The Crazies is a rather stunningly average Hollywood flick. Toeing the line between horror and action, a few jump scares and some impressive makeup effects are all that qualify me, as the Pittsburgh Horror Movie Examiner, to review this film. Gore hounds will be disappointed and all attempts at creepy atmospherics seem a bit tired and mechanical. The film hints at subtext, updating Romero’s critique of the military and the Vietnam War, but Eisner’s version of The Crazies never ventures past hinting.
Timothy Olyphant leads the cast in his usual gruff, masculine role. We’ve seen it before, but somehow Olyphant’s performances never seem tired or repetitive. Radha Mitchell’s role, on the other hand, seemed to involve more ‘damsel in distress’ than actual acting.

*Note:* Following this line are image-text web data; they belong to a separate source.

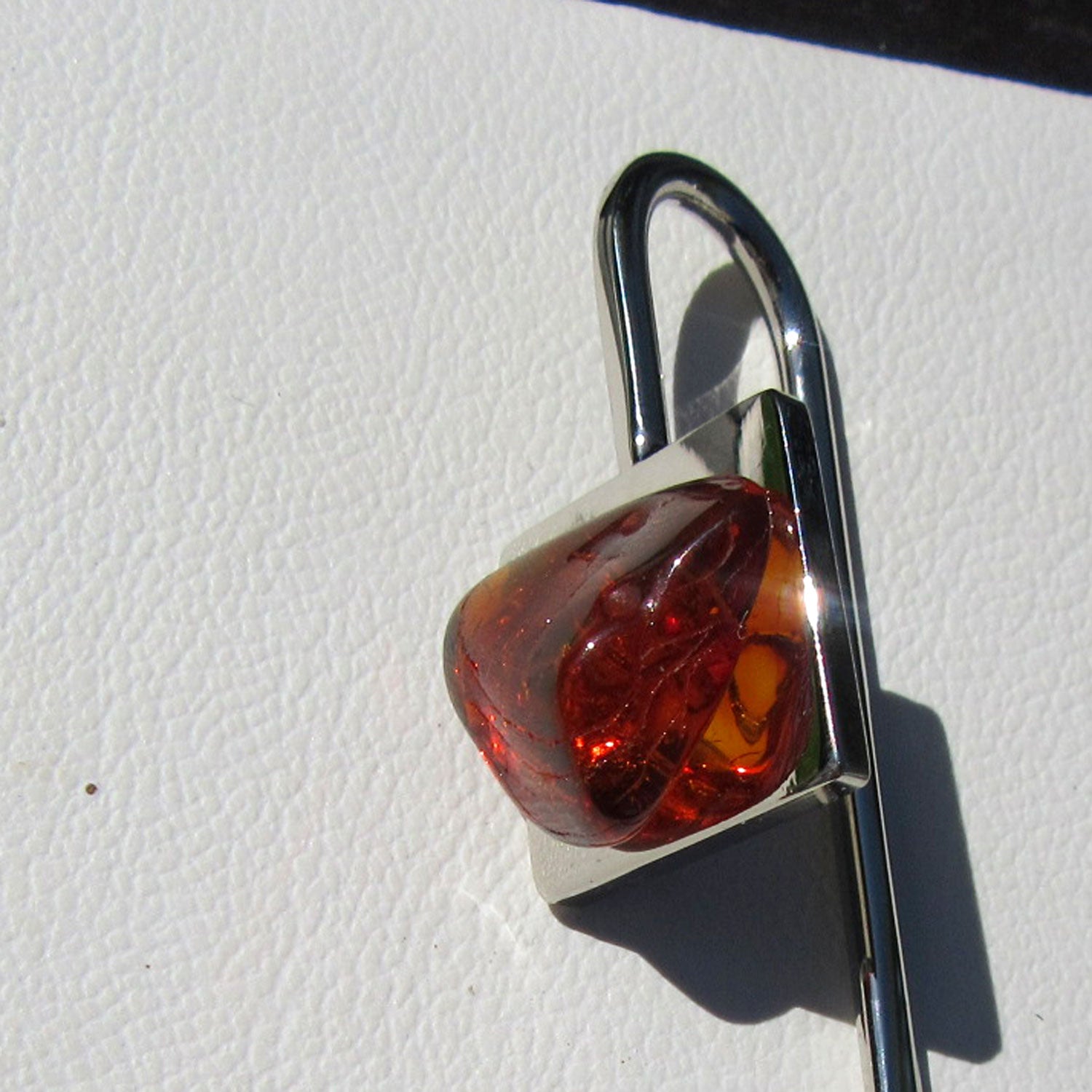 Edles Lesezeichen aus Bernstein und Metall, Unikat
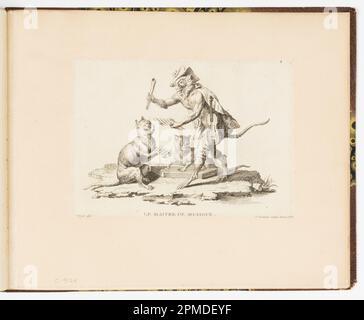 Bound Print, Plate 8, le Maître de Musique (il Maestro di Musica), Singeries ou différentes actions de la vie humaine représentées par des singes (Antics scimmia o azioni diverse della vita umana rappresentate dalle scimmie); disegnato da Christophe Huet (francese, 1700-1759); inciso da Jean-Baptiste-Antoine Guelard (francese, 1719-ca. 1755); pubblicato da Charpentier; Francia; incisione su carta; 26 x 31,8 cm (10 1/4 x 12 1/2 pollici) Foto Stock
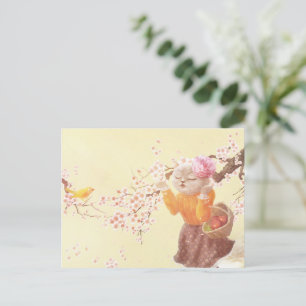 Sjungande katt med blomsterkorg meddelande vykort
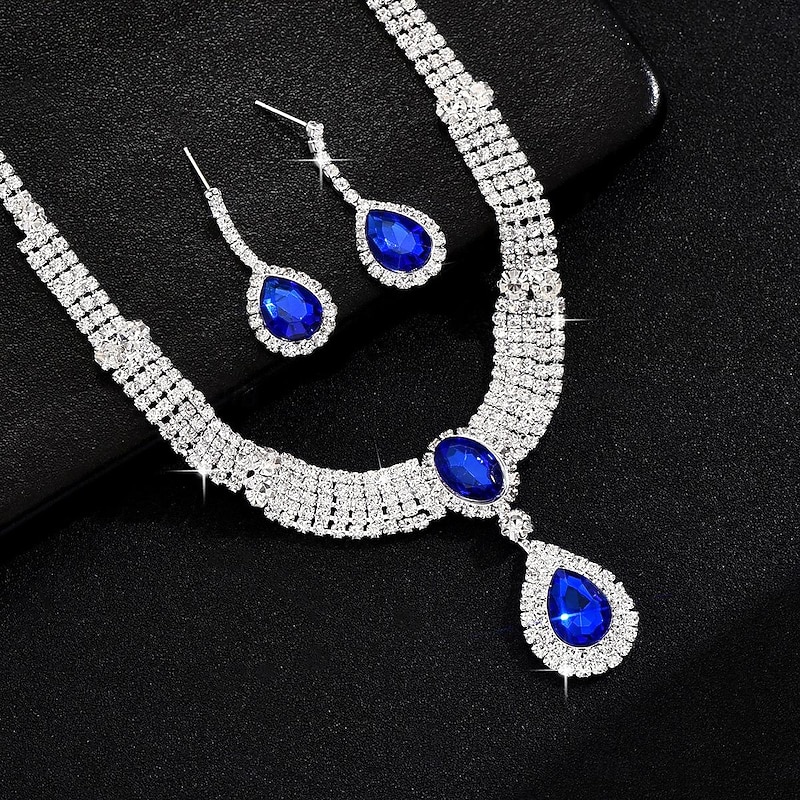 Bridal Jewelry Sets Two-piece Suit Imitation Diamond 1 Necklace Earrings Women's Vintage Dainty Sweet Lovely Classic Love Precious Diamond Water Drop Jewelry Set For Wedding Gift3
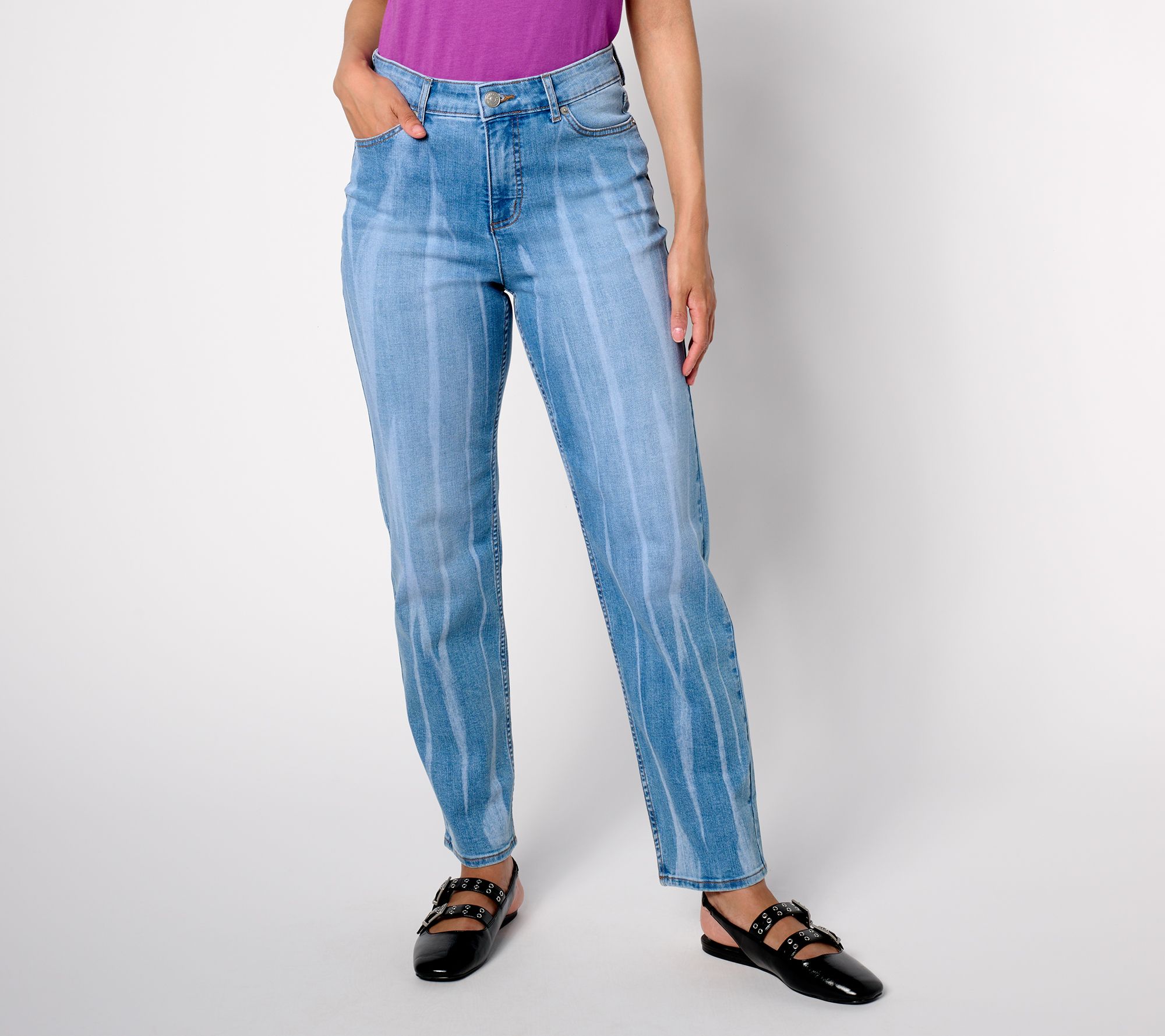 "As Is" LOGO by Lori Goldstein Petite Indigo Tie Dye Ankle Straight Jeans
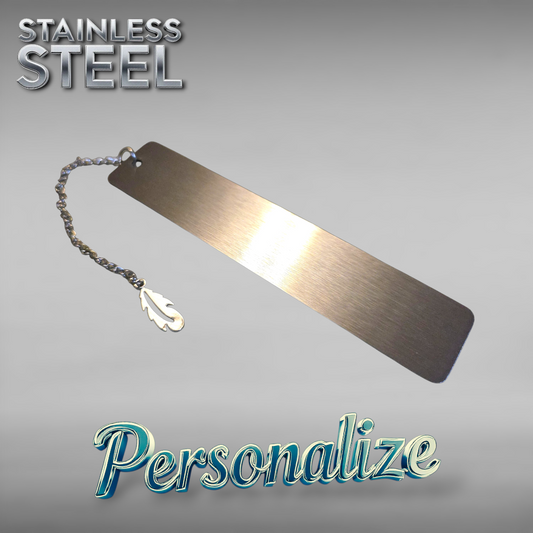 Bookmark with Feather - Ready to be Engraved - Premium Stainless Steel Piece #700008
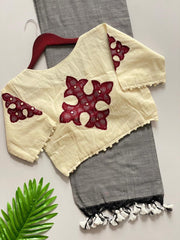 Beautiful Pure Khadi Cotton With Apllic Work Saree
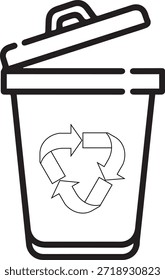 Ilustração do vetor de arte da linha da lixeira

The Crazies is perhaps a fitting example of the recent trend in Hollywood film and horror film in particular. Take a classic movie that was new, daring, and influential in its time, and remake it as a big-budget, star-driven, safe investment for the studio. With the current state of the economy, Hollywood is in lockdown mode and they’re relying on safe movies like The Crazies to stay afloat until conditions improve. After seeing The Wolfman and The Crazies though, “safe” seems to be a code word for “mediocre.”